If it's slow and I need to wait for it anyways, sure I'll run around it. But if it takes more time, gets me off balance (because of lackluster footwork), and I hit a worse inside out forehand than just smacking the ball with my backhand early.. why would I run around it? He also had time to take it out of the air as a backhand swinging volley to put it in a corner, winning it right there or setting himself for an overhead.

I think looking at the pros and their habits is a vast oversimplification of tennis strategy for rec players like us. Because a bad forehand from a pro is still better than the best possible backhand they can hit. But we are not pros. And a good backhand is better than an okay forehand for me and every person I've ever seen play at the rec level.

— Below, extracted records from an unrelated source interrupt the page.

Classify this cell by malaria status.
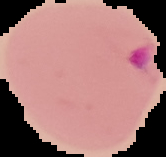

It is parasitized.

{
  "image_type": "segmented cell region with the area outside set to black",
  "image_size": "166×157 pixels",
  "preparation": "thin blood smear"
}Report the malaria status of this cell.
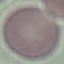
Uninfected.

Thin blood film. Cell patch, automatically extracted from a larger field of view and resized to 64 × 64 pixels. Giemsa-stained preparation. Acquired by smartphone through the microscope eyepiece.State which parasite is depicted.
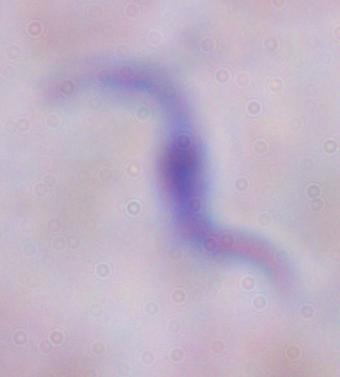
A trypanosome.

Captured at 1000x magnification. Photomicrograph.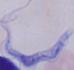 A trypanosome is seen. 1000x magnification. Micrograph.Outline every leukocyte.
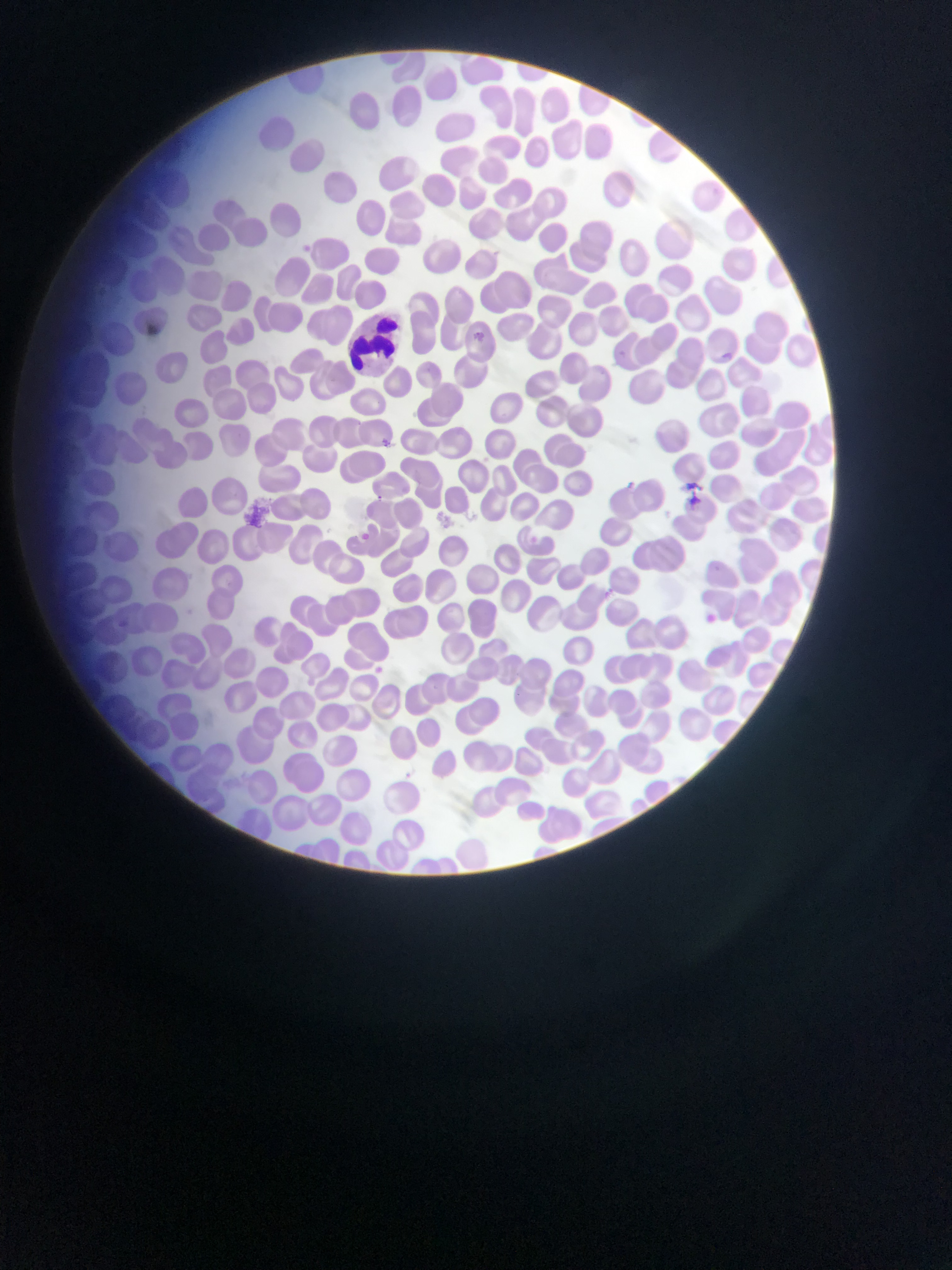

Approximate bounding boxes as left top right bottom in pixels.
Leukocytes: 355 307 411 376.

preparation: thin blood film
image_size: 952×1270 pixels
field_of_view: single
capture: mobile-phone photograph through a microscope
country: Ghana
malaria_parasite_locations: 'approximate bounding boxes as left top right bottom in pixels: 470 327 492 345; 615 347 637 365; 724 349 737 362; 381 437 390 448; 621 473 638 494; 686 477 701 513; 370 490 385 503; 360 530 373 542; 526 532 543 545; 708 562 727 577; 597 587 617 598; 706 612 721 625; 114 618 128 631; 375 663 391 677; 406 768 421 783'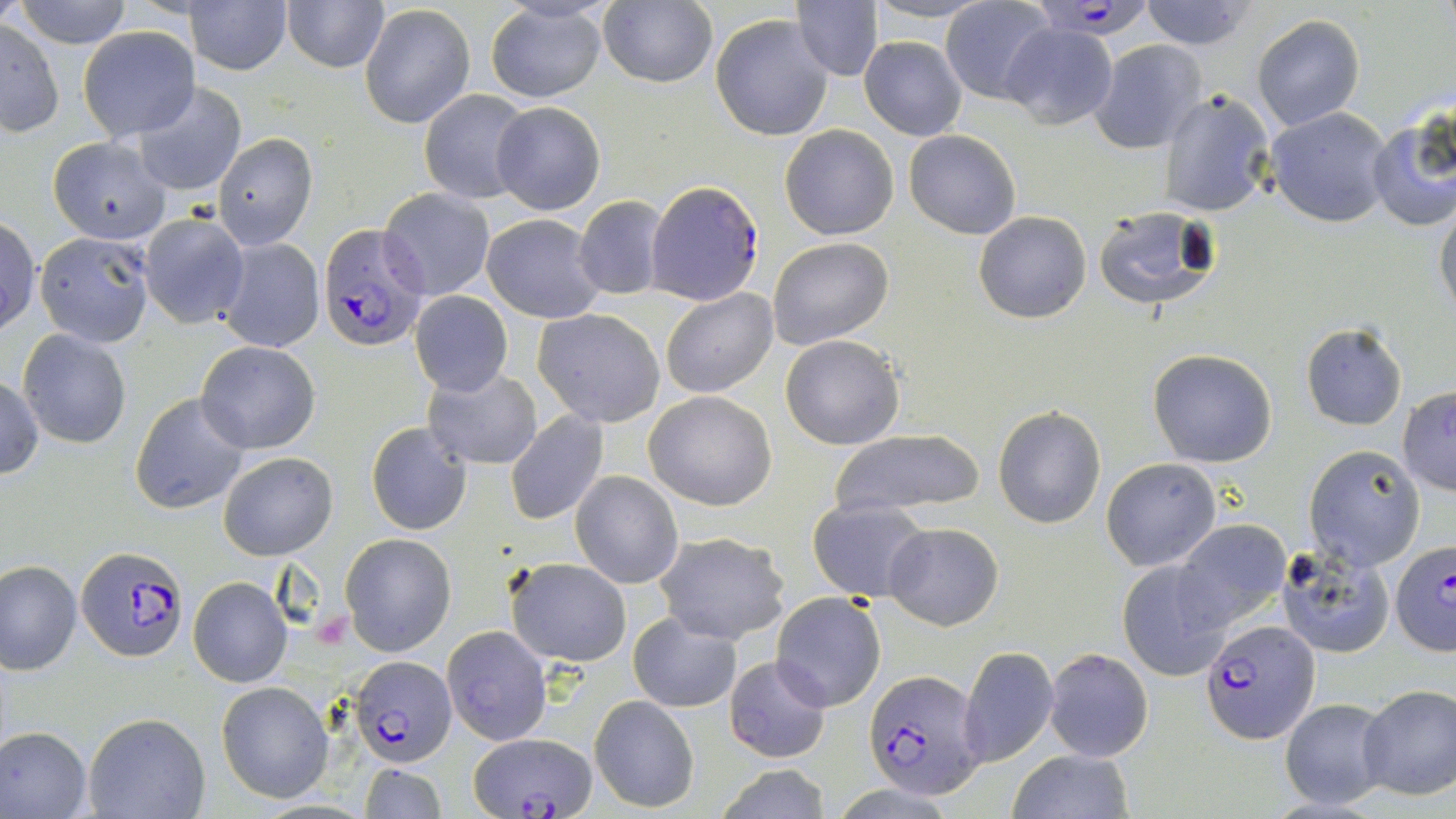

Summary:
  - Coordinate format: approximate bounding boxes as named x1/y1/x2/y2 corners in pixels
  - Plasmodium falciparum-infected red blood cell locations: (x1=1042, y1=0, x2=1148, y2=42), (x1=649, y1=181, x2=762, y2=304), (x1=318, y1=223, x2=431, y2=353), (x1=1388, y1=541, x2=1456, y2=658), (x1=76, y1=546, x2=186, y2=660), (x1=1202, y1=621, x2=1318, y2=743), (x1=353, y1=655, x2=457, y2=768), (x1=864, y1=670, x2=988, y2=798), (x1=470, y1=732, x2=596, y2=819)
  - Uninfected red blood cell locations: (x1=0, y1=0, x2=26, y2=31), (x1=15, y1=0, x2=132, y2=48), (x1=186, y1=0, x2=293, y2=75), (x1=601, y1=0, x2=717, y2=88), (x1=793, y1=0, x2=884, y2=82), (x1=941, y1=0, x2=1057, y2=104), (x1=1141, y1=0, x2=1254, y2=49), (x1=283, y1=1, x2=389, y2=73), (x1=866, y1=1, x2=987, y2=27), (x1=359, y1=3, x2=476, y2=129), (x1=485, y1=3, x2=609, y2=103), (x1=710, y1=14, x2=834, y2=141), (x1=1251, y1=15, x2=1365, y2=132), (x1=0, y1=19, x2=64, y2=135), (x1=1002, y1=23, x2=1117, y2=129), (x1=78, y1=27, x2=198, y2=140), (x1=860, y1=35, x2=967, y2=140), (x1=1089, y1=39, x2=1206, y2=153), (x1=132, y1=83, x2=247, y2=196), (x1=420, y1=88, x2=533, y2=205), (x1=1159, y1=89, x2=1276, y2=217), (x1=492, y1=101, x2=606, y2=215), (x1=1267, y1=105, x2=1396, y2=228), (x1=1365, y1=114, x2=1455, y2=233), (x1=780, y1=125, x2=899, y2=241), (x1=903, y1=130, x2=1021, y2=238), (x1=214, y1=133, x2=317, y2=249), (x1=49, y1=136, x2=171, y2=244), (x1=379, y1=188, x2=495, y2=301), (x1=574, y1=196, x2=669, y2=302), (x1=1434, y1=204, x2=1456, y2=323), (x1=1093, y1=205, x2=1222, y2=312), (x1=975, y1=211, x2=1091, y2=324), (x1=139, y1=212, x2=249, y2=328), (x1=482, y1=212, x2=606, y2=323), (x1=0, y1=216, x2=40, y2=335), (x1=35, y1=230, x2=157, y2=347), (x1=216, y1=236, x2=325, y2=353), (x1=767, y1=237, x2=893, y2=351), (x1=660, y1=288, x2=778, y2=397), (x1=410, y1=291, x2=512, y2=396), (x1=534, y1=308, x2=665, y2=427), (x1=1300, y1=322, x2=1408, y2=431), (x1=17, y1=329, x2=132, y2=449), (x1=779, y1=334, x2=905, y2=451), (x1=196, y1=340, x2=320, y2=453), (x1=1148, y1=349, x2=1277, y2=466), (x1=422, y1=366, x2=542, y2=471), (x1=0, y1=374, x2=44, y2=480), (x1=1397, y1=386, x2=1456, y2=495), (x1=646, y1=390, x2=777, y2=511), (x1=130, y1=391, x2=250, y2=516), (x1=992, y1=405, x2=1107, y2=529), (x1=505, y1=410, x2=610, y2=524), (x1=366, y1=421, x2=472, y2=535), (x1=828, y1=428, x2=984, y2=521), (x1=1304, y1=445, x2=1427, y2=571), (x1=218, y1=452, x2=337, y2=559), (x1=1100, y1=458, x2=1221, y2=571), (x1=571, y1=471, x2=681, y2=588), (x1=808, y1=498, x2=928, y2=602), (x1=1171, y1=519, x2=1290, y2=631), (x1=882, y1=521, x2=1003, y2=630), (x1=653, y1=530, x2=790, y2=644), (x1=340, y1=534, x2=456, y2=657), (x1=1275, y1=542, x2=1396, y2=658), (x1=505, y1=557, x2=632, y2=668), (x1=1116, y1=558, x2=1237, y2=681), (x1=1, y1=560, x2=81, y2=674), (x1=188, y1=577, x2=292, y2=687), (x1=771, y1=593, x2=885, y2=713), (x1=628, y1=612, x2=742, y2=713), (x1=441, y1=626, x2=552, y2=745), (x1=959, y1=646, x2=1058, y2=766), (x1=1042, y1=647, x2=1154, y2=761), (x1=724, y1=655, x2=833, y2=763), (x1=216, y1=681, x2=333, y2=804), (x1=1358, y1=684, x2=1456, y2=800), (x1=589, y1=695, x2=700, y2=813), (x1=1278, y1=698, x2=1392, y2=810), (x1=83, y1=712, x2=209, y2=819), (x1=0, y1=727, x2=92, y2=818), (x1=1007, y1=748, x2=1134, y2=819), (x1=359, y1=761, x2=447, y2=819), (x1=712, y1=764, x2=834, y2=819)
  - Slide-level diagnosis: Plasmodium falciparum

Every single rec player is nuanced in their strengths and weaknesses to where no broad stroke strategy is going to work for advice for us.

Pros have near effortless perfection on their strokes, because it is their job, and they've been doing it for decades. Obviously hitting near perfectly on all wings would have a forehand preference.

Just like if I could hit my flat serve 80% of the time in like the pros, hit every single corner with little pressure like the pros, and have near infinite stamina like a pro, I wouldn't need coaching or any advice from youtube. But I can't, and nor can the vast majority of the people watching this.

I really think we should ask ourselves not "Oh i need more forehands" but more "what does more forehands mean" for our games. What does that sharper angle or more time taken away mean for your opponents positioning really mean and what does it really do?

Another thing, we saw Stan absolutely slam those forehands but can you explain why it worked so well? Why couldn't it have been as successful with his backhand? Can we take inspiration from this to use it in a completely different situation with a different shot from understanding how to use higher pace strategically? Not just big forehand good?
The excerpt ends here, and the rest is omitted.